Contudo, as recentes conjecturas políticas que afligiram (e ainda afligem) o país parecem ter trazido o tema novamente à tona, quase como se tivesse sido despertada a noção de que ainda havia uma sombra atrás de nós, algo que ameaçava retornar para nos aterrorizar novamente. O Pastor e o Guerrilheiro (2023), de José Eduardo Belmonte, é o mais recente dos filmes dessa nova safra a retratar os horrores desse período sombrio da história brasileira.
O longa se divide em duas linhas de tempo distintas. Uma delas, que se passa no final dos anos 60, acompanha o jovem militante comunista João (Johnny Massaro), que deixa a universida para se juntar à guerrilha no Araguaia. Capturado pelos militares, ele passa a dividir a cela com Zaqueu (César Mello), um cristão evangélico preso por engano. Durante o período em que estão juntos, Zaqueu ajuda João a resistir às torturas aos quais é submetido pelo Coronel Cruz (Ricardo Gelli), além de colocarem suas crenças e ideologias em perspectiva. Quando o evangélico está prestes a ser libertado, eles decidem marcar um reencontro para a virada do milênio.

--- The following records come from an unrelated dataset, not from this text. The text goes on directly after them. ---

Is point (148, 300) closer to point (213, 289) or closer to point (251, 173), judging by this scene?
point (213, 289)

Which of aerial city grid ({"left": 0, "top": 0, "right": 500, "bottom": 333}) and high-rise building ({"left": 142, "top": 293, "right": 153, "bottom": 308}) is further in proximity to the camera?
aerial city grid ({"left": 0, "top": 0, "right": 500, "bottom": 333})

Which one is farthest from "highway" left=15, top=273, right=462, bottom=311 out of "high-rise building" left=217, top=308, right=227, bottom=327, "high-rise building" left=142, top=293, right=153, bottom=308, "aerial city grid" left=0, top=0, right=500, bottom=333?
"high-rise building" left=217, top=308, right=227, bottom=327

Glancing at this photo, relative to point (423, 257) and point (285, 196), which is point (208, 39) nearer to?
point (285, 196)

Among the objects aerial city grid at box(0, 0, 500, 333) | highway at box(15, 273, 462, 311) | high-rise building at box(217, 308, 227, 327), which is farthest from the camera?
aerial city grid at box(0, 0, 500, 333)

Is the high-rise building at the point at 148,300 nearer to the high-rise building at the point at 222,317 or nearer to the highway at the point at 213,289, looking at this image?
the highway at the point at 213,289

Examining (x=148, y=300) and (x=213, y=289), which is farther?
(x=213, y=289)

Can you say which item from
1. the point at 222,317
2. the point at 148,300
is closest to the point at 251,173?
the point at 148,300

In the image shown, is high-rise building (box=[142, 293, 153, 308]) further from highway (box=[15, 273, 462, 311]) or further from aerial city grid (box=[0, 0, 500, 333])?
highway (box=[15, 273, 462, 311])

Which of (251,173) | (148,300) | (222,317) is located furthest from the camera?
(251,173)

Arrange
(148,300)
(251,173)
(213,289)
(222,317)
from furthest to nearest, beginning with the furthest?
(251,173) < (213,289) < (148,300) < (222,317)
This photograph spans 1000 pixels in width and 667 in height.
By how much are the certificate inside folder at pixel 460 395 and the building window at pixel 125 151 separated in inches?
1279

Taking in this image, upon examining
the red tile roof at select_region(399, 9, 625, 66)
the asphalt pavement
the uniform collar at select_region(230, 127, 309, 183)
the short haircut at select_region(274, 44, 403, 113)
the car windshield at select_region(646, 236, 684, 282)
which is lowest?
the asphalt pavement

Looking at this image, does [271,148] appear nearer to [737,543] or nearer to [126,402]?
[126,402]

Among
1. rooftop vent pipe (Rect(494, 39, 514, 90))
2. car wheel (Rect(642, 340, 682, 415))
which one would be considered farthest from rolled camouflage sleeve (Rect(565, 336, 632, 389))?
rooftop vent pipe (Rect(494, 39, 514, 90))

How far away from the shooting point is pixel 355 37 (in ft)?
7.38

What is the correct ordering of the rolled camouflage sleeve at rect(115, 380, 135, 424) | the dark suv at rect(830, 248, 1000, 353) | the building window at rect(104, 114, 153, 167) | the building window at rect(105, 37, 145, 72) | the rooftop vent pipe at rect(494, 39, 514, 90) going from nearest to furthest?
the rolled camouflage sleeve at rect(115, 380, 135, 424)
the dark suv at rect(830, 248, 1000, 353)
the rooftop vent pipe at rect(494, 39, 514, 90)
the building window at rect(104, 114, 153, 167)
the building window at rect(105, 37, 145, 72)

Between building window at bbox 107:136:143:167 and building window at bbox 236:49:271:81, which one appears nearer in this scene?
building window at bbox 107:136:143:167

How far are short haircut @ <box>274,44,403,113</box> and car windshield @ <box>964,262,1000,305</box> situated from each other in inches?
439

A outra linha de tempo se passa nos últimos dias de 1999, e acompanha Juliana (Julia Dalávia), uma jovem universitária e ativista por pautas igualitárias. Ela descobre ser filha do Coronel Cruz, que havia se suicidado e deixado para a filha uma herança. Dividida entre aceitar ou não o benefício, ela acaba conhecendo a história de João e Zaqueu através de um livro encontrado na casa do coronel e que teria sido escrito pelo guerrilheiro. Enquanto isso, Zaqueu, agora pastor, vê com incômodo os novos tempos, temendo que a fé evangélica esteja sendo levada a uma mercantilização através das ideias que são trazidas a ele por seus filhos. Ele tenta fugir do passado, mas descobre que isso não é possível, e decide comparecer ao encontro com João.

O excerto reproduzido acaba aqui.